Euclides aspira que nos emparelhemos nesse episódio com a grande república, com a diferença de sugerir há cem anos atrás. Uma de suas recomendações lancinantes é de uma pontualidade histórica apreciável:

 “torna-se-lhe urgente deslocar para o Pacífico o melhor das energias nacionais, nascentes nas mais distantes zonas do país”(CUNHA, 1999 p.124) 

Como sabemos o maior centro industrial do Brasil está em São Paulo e  os debates sobre  integração transfronteiriça, lançam-se para além do comércio, contemplando também o intercambio de pessoas e idéias.

A integração preconizada por Euclides traria a capacidade de reajustar às nossas condições ambientais e à nossa associação étnico-político-social todas as ideologias circunvizinhas, tendo como ultimato proposições inspiradas em liberdade e justiça.[2] Ela deveria realizar-se sobre bases autonômas ditadas pelos países que a envolvem e não por forças hegemônicas que a persuadem.

Parece exemplar no trabalho de Euclides, a “Transacreana”, que a solução para tornar efetiva a integração transnacional devesse se concretizar com obras de infra- estrutura física. Essa visão é demonstrada com aptidão sociológica, ao dizer:- “além disto, o que se deve ver naquela via férrea é, sobretudo, uma grande estrada internacional de aliança civilizadora, e de paz” (ib. p.84). Trocou-se, nos termos da geopolítica atual, o quesito segurança por cooperação, outra lição presente rememorada de Euclides e que poder ser adaptada para o momento.

A Br-364, a mais importante rodovia do estado do Acre, obedeceu ao traçado sugerido pelo autor, no trabalho supra mencionado. Razão pela qual Leandro Tocantins (1985) defende o nome “Rodovia Euclides da Cunha” para nomeá-la. Tem grande importância econômica e social, pois é a única ligação de superfície que atravessa de leste a oeste, todo o estado, e ainda segue transversalmente às bacias hidrográficas dos rios Javari, Madeira, Purus e Juruá.

“A estrada de Cruzeiro do Sul ao Acre não irá como as do Sul do nosso país, justapondo-se a diretriz dos grandes vales, porque tem um destino diverso. Estas últimas, sobretudo em S. Paulo, são tipos clássicos de linhas de penetração: levam o povoamento ao âmago da terra. Naquele recanto amazônico esta função, como o vimos, é desempenhada pelos cursos de água. À linha planeada resta o destino de distribuir o povoamento, que já existe. É uma auxiliar dos rios. Corta-lhes, por isto, transversa, os vales” (ib. p. 78)

Nesse estudo são expostas as razões  da sua imprescindível construção.
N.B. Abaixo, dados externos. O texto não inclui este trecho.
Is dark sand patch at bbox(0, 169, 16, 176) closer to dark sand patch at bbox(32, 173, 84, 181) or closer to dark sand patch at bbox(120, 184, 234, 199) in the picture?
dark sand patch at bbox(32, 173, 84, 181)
E é sobre esse caminho que Gilberto Freyre considera como um lampejo genial de intuição: “o da  Transacreana , além de sua função geográfica, demográfica, social, econômica, revestir-se de um claro sentido internacional: o de ligar o Brasil ao Peru, ao Equador e às Américas Central e do Norte” (FREYRE, 1985 apud TOCANTINS, p.20).

O transporte ferroviário era um modal muito típico da época. No entanto se trouxermos para os debates acerca do desenvolvimento sustentável elas são mais “ecológicas” que estradas. É o que nos garante os pareceres do IAG (Grupo de Assessoria Internacional do PPG7) e da National Geographic[3].

Hoje são discutidos principalmente dois caminhos de integração entre esses países.O mais importante do ponto de vista dessa pesquisa que retoma os trabalhos de Euclides da Cunha, se concentram na área do departamento de Madre de Dios.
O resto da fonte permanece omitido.